An executive from turbine manufacturer Siemens Gamesa warned last week that a 10-year race to reduce the cost of generating wind power could not continue, as it would bring down the financial muscle of turbine producers to continue investing in new technologies.

A boom in investments in green energy to address climate change has helped mitigate the cost of wind power to a level where it can compete with fossil fuels like coal and natural gas, according to a Reuters report.

“What we’ve clearly achieved is that wind power is now cheaper than anything else. But I believe we shouldn’t make it too cheap,” said Siemens Gamesa Chief Executive Andreas Nauen.

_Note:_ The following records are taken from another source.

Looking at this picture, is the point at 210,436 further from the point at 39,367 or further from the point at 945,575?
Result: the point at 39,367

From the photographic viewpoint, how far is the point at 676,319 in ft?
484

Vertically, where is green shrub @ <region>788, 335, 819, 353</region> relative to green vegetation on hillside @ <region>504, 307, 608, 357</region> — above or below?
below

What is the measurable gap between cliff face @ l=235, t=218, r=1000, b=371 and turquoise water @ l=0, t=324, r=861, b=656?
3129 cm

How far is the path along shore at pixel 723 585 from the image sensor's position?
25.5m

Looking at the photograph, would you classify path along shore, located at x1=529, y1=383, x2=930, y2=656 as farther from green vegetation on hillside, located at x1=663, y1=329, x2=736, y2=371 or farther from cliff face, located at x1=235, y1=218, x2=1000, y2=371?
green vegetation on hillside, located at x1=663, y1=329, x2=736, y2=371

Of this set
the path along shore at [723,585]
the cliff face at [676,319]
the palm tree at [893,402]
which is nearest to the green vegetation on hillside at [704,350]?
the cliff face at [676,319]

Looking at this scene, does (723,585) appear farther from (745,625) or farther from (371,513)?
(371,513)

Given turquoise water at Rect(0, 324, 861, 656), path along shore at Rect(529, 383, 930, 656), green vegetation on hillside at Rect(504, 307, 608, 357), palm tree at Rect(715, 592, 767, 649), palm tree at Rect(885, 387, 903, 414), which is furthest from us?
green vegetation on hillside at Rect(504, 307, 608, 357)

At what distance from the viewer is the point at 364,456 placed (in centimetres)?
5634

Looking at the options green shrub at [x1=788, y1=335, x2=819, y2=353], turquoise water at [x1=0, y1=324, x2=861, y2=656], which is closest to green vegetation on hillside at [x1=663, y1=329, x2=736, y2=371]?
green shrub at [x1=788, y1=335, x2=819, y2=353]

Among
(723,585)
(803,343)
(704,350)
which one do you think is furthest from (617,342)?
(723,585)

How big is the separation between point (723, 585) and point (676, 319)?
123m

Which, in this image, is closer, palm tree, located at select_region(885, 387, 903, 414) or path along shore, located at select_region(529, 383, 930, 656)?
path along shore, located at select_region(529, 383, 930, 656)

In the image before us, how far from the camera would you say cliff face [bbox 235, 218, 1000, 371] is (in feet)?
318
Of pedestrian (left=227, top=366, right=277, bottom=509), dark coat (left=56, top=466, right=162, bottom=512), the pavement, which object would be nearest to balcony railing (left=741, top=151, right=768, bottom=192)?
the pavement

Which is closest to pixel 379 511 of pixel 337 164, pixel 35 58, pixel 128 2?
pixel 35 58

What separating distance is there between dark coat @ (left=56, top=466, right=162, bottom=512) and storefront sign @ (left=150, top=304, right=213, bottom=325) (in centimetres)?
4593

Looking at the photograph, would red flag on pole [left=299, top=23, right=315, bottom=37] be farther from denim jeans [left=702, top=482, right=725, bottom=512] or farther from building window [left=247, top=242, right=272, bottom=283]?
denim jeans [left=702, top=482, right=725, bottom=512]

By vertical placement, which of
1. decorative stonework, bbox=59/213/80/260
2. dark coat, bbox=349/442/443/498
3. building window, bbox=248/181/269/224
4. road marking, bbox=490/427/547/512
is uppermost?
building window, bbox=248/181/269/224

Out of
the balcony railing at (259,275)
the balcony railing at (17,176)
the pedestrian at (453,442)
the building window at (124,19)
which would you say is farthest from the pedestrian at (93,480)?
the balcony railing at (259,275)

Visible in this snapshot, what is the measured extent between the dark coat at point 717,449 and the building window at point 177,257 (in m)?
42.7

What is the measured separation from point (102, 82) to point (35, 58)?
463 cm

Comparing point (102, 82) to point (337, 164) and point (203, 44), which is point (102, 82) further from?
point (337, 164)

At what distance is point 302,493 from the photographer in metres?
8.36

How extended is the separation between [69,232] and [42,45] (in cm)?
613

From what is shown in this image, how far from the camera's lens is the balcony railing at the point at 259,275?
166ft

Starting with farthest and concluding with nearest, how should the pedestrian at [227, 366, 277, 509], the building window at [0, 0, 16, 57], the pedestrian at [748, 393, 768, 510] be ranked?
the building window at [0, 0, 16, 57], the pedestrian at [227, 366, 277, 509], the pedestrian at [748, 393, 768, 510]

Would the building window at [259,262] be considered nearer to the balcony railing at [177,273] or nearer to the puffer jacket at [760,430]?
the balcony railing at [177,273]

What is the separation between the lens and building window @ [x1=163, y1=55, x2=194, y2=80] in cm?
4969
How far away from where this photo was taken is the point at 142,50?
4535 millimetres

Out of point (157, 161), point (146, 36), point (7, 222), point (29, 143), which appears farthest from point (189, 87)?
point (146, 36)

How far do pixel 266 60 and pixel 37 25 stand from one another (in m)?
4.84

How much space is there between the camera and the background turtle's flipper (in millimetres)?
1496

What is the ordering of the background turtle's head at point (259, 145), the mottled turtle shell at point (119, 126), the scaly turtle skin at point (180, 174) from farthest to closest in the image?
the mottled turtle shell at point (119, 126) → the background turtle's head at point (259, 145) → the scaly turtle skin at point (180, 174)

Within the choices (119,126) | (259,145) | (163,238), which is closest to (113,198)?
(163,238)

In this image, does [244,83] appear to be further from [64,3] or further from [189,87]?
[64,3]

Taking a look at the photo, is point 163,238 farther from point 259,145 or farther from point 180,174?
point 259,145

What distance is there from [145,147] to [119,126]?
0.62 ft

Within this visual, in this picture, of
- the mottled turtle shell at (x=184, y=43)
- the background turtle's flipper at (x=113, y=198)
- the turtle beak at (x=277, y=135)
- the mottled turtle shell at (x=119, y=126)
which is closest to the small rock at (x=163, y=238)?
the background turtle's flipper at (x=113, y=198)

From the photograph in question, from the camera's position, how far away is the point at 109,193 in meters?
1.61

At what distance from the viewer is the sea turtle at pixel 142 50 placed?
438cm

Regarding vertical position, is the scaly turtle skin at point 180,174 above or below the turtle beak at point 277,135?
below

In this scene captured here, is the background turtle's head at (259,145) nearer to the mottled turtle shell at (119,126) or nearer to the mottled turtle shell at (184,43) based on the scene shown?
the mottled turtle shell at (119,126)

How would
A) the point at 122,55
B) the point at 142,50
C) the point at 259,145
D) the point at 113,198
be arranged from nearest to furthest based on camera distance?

In Europe, wind and solar currently are significantly cheaper than coal, natural gas and nuclear power. Demand for wind turbines is at a record high, driven by the green movement, but lower prices and increased competition have squeezed margins.

Wind turbine makers’ operating margins are also being squeezed by rising costs stemming from the supply crisis and high prices for raw materials including steel.

Both Siemens Gamesa and its main rival Vestas have said they have been able to pass on part of the higher costs to customers, which is likely to be reflected in higher auction prices and power purchase agreements over time.

Earlier this month, Vestas slashed its 2021 outlook for a second time this year, and now expects an operating profit margin of 4%, a far cry from its long-term target of a 10% margin.

Siemens Gamesa has also pushed out its long-term margin target of 8-10% to 2024 or 2025, previously from 2023.

Governments around the world are phasing out generous wind subsidies, opting for more competitive contract tenders, and favoring project developers that submit the lowest bids.